- Data listing -
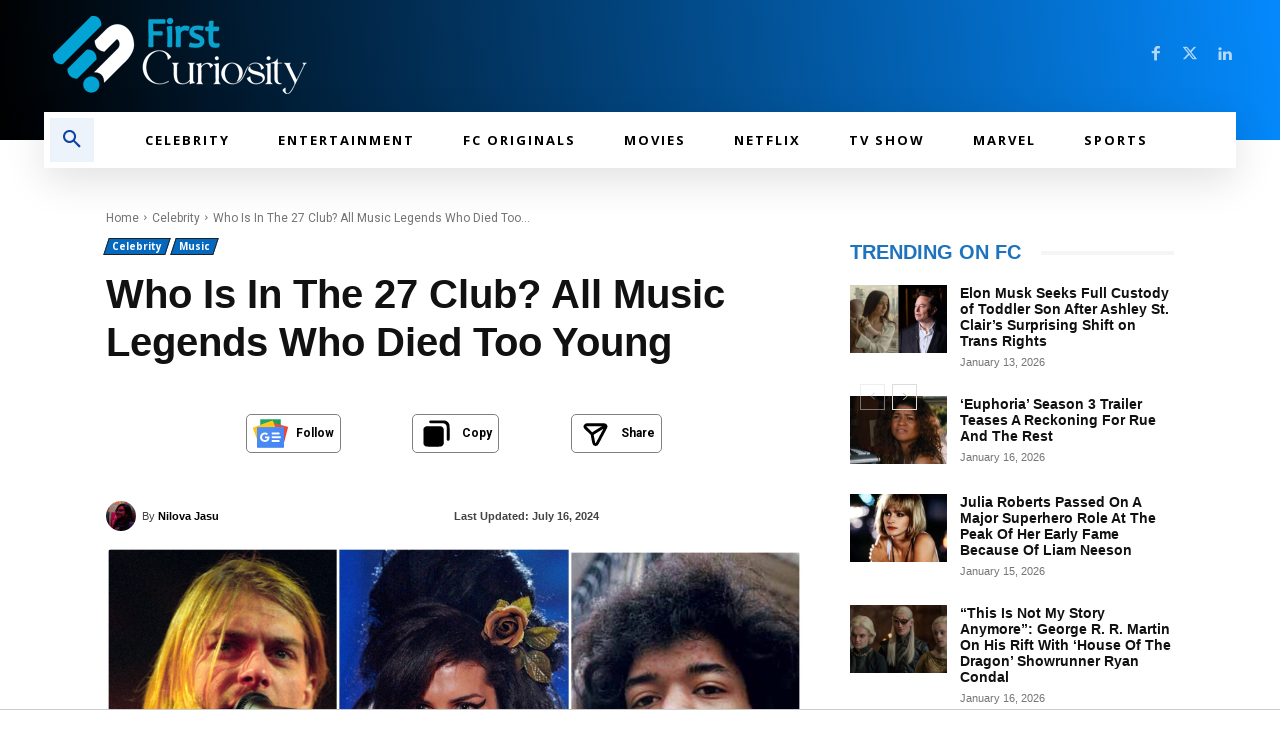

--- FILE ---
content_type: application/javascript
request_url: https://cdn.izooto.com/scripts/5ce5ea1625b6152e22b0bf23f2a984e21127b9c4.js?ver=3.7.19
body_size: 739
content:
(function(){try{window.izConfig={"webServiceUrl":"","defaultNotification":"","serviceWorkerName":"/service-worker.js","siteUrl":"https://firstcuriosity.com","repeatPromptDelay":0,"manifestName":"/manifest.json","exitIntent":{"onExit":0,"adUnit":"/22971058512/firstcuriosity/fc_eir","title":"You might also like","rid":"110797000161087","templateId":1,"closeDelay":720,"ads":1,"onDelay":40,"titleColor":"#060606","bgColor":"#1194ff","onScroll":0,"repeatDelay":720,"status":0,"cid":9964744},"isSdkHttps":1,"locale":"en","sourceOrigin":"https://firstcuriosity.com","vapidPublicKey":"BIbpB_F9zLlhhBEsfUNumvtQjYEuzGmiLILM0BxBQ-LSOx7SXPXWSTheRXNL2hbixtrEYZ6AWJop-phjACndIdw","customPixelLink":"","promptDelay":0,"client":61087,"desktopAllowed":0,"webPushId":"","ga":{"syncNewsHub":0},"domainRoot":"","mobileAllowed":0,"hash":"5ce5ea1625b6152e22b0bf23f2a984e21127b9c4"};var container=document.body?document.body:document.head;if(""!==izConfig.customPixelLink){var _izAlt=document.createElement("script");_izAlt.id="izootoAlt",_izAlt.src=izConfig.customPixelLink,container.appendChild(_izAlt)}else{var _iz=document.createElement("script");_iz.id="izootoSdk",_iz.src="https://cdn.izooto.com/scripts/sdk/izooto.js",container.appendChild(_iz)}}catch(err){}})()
* * *
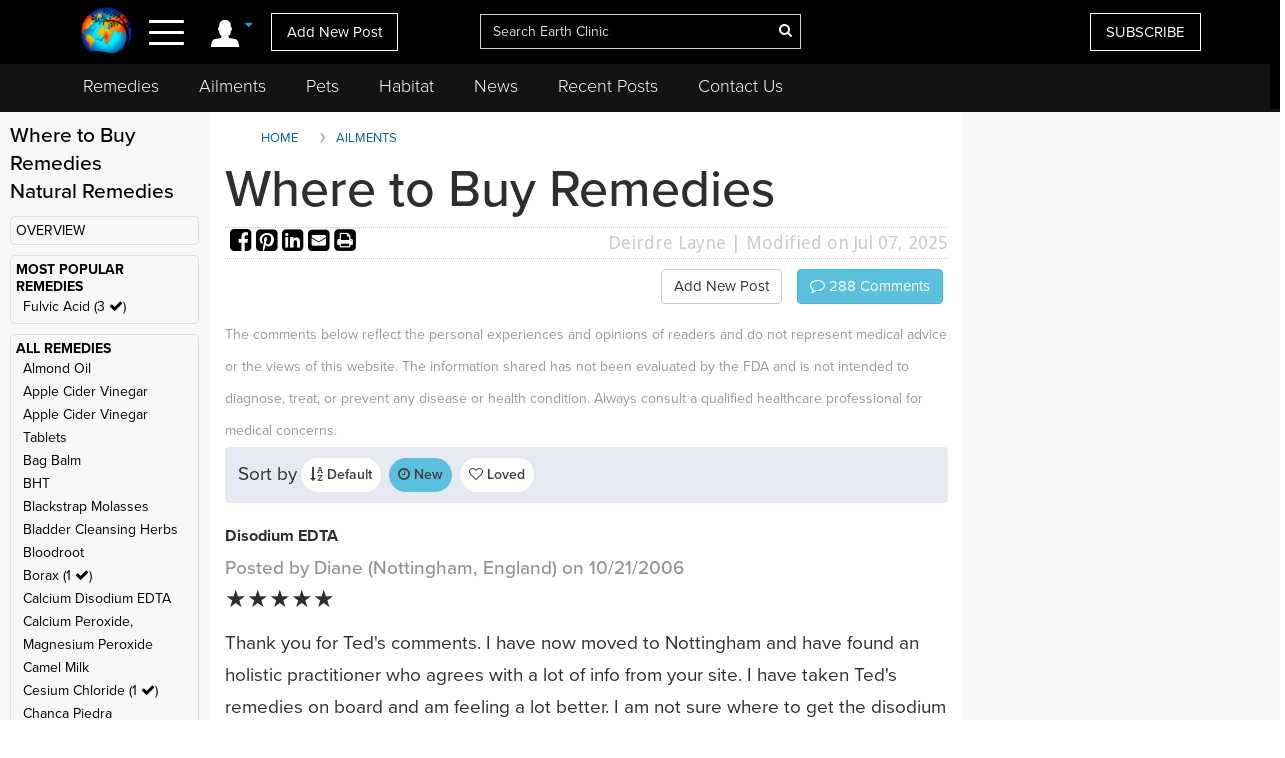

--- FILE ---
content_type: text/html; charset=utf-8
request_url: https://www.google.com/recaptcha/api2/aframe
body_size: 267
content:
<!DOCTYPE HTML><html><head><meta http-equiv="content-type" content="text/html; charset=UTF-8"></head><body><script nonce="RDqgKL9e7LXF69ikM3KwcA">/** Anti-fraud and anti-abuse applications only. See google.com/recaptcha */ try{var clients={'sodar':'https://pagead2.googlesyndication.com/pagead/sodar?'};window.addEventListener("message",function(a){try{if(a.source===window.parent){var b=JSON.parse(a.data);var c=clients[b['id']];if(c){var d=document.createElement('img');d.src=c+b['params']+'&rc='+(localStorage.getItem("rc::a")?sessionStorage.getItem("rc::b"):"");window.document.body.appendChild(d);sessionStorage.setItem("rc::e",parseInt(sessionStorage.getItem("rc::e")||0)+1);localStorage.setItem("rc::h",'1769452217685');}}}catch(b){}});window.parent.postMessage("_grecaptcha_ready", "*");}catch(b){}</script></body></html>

- What you need to do -
Where the word "scripts" is present in a line of the listing, copy that line.

- Completed exercise -
request_url: https://cdn.izooto.com/scripts/5ce5ea1625b6152e22b0bf23f2a984e21127b9c4.js?ver=3.7.19
(function(){try{window.izConfig={"webServiceUrl":"","defaultNotification":"","serviceWorkerName":"/service-worker.js","siteUrl":"https://firstcuriosity.com","repeatPromptDelay":0,"manifestName":"/manifest.json","exitIntent":{"onExit":0,"adUnit":"/22971058512/firstcuriosity/fc_eir","title":"You might also like","rid":"110797000161087","templateId":1,"closeDelay":720,"ads":1,"onDelay":40,"titleColor":"#060606","bgColor":"#1194ff","onScroll":0,"repeatDelay":720,"status":0,"cid":9964744},"isSdkHttps":1,"locale":"en","sourceOrigin":"https://firstcuriosity.com","vapidPublicKey":"BIbpB_F9zLlhhBEsfUNumvtQjYEuzGmiLILM0BxBQ-LSOx7SXPXWSTheRXNL2hbixtrEYZ6AWJop-phjACndIdw","customPixelLink":"","promptDelay":0,"client":61087,"desktopAllowed":0,"webPushId":"","ga":{"syncNewsHub":0},"domainRoot":"","mobileAllowed":0,"hash":"5ce5ea1625b6152e22b0bf23f2a984e21127b9c4"};var container=document.body?document.body:document.head;if(""!==izConfig.customPixelLink){var _izAlt=document.createElement("script");_izAlt.id="izootoAlt",_izAlt.src=izConfig.customPixelLink,container.appendChild(_izAlt)}else{var _iz=document.createElement("script");_iz.id="izootoSdk",_iz.src="https://cdn.izooto.com/scripts/sdk/izooto.js",container.appendChild(_iz)}}catch(err){}})()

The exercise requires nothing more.